_Potongan Teks_:
↓

Mbah dan rekan2 semua,
dr baca2 beberapa artikel sih, ada bbrp kesimpulan: 
  

-         700B yg mau di-bail out itu toxic asset yg merupakan derivative 
contracts. Rata2 skr derivative contracts itu bisa worthless 5% dr face value, 
dan bisa jg hangus. Mgkn lain dg kasus Indonesia yg mgkn merupakan hard asset 
(yg nilainya selalu bisa kembali). 

 

-         Scenario bail-out msh blm jelas, apakah: 

a)      toxic asset tsb dibeli dr harga sbnrnya (mark-to-market), 

b)      dibeli dg harga yg unrealistic tingginya. 

  

-         di scenario a), tentunya si holdernya (financial institution) bisa 
menghadapi kebangkrutan, kl asset writedown tll besar. (tetapi kl mau ky gini 
buat apa bail out2 an)

↑

_Informasi_:
↓

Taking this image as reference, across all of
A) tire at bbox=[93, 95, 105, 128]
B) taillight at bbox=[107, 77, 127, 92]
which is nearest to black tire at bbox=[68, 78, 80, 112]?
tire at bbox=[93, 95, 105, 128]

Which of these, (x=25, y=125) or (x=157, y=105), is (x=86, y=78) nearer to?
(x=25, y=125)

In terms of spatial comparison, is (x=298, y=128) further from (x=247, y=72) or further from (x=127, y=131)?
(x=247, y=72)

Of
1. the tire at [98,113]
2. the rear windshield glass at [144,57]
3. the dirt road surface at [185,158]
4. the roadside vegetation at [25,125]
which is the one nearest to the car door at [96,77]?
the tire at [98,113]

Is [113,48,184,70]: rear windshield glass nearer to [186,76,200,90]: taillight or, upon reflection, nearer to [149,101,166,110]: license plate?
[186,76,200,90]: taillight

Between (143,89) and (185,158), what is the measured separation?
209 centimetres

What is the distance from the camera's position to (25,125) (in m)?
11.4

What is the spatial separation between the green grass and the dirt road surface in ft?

↑

Teruskan tulisan tentang rencana bail-out 700B di atas, mulai setelah kalimat terakhirnya.

-         Di scenario b), ini moral hazard. Efeknya mgkn tdk terasa langsung, 
tp scr long-term point of view, ini adalah alokasi asset bagus utk asset jelek 
(value destruction). Financial institution bisa survive, tp implikasi ekonomis 
akan lbh serius. 

  

-         Pendanaan dr mana, bisa dari: 

a) taxpayer money 

b) printing money, 

c) kombinasi 2 di atas. 

  

-         implikasi dr 3 pilihan ini ya semuanya buruk. Kl dr taxpayer money, 
taxpayer money itu ?kan utk program govt, subsidi sector ini, kembangkan sector 
lain yg prospek growth bagus. Kl dipake utk ky ginian, resource yg ada akan 
habis. Uang yg mestinya bisa utk value creation (penciptaaan lapangan kerja & 
penyerapannya, produk2 bagus & kreatif yg menarik bagi pasar).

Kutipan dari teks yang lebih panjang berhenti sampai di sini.